Em Tribunal atestou que foi com o namorado, que é um dos arguidos, e que a ideia era irem para casa a pé, mas que acabaram por ir de carro com Licínio, também arguido, que lhes terá contado que dera uma facada nas costas do funcionário do bar e outra no peito de José Ferreira. Porém, nas declarações que deu à Polícia Judiciária tinha garantido que viu Licínio envolvido com outros indivíduos, mas não falou em crime; assumiu que saiu a correr para o carro e não a pé e que só teve conhecimento de que José Ferreira tinha morrido no dia seguinte, pela comunicação social.
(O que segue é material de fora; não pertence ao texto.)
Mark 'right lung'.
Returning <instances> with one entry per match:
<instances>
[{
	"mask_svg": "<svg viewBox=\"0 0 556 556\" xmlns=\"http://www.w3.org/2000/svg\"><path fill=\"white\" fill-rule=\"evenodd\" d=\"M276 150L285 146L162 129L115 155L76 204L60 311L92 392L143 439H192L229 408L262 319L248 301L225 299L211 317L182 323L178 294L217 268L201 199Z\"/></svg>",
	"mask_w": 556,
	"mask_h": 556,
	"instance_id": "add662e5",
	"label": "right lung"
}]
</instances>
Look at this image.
Ainda segundo o JN, a defesa de Licínio sublinhou que as declarações eram contraditórias face ao que tinha dito à Polícia Judiciária. Confrontada, a jovem assegurou que a verdade era a que disse em Tribunal e que antes estava a ser ameaçada pelos pais do Licínio.
Na primeira sessão do julgamento, o namorado da jovem, acusado de ter matado o empresário, acusou o primo Licínio, que não quis falar até agora, de ser o autor do homicídio.
Recorde-se que os crimes ocorreram em fevereiro do ano passado. José Ferreira, empresário do Bar Matriz, morreu, enquanto que o gerente ficou gravemente ferido.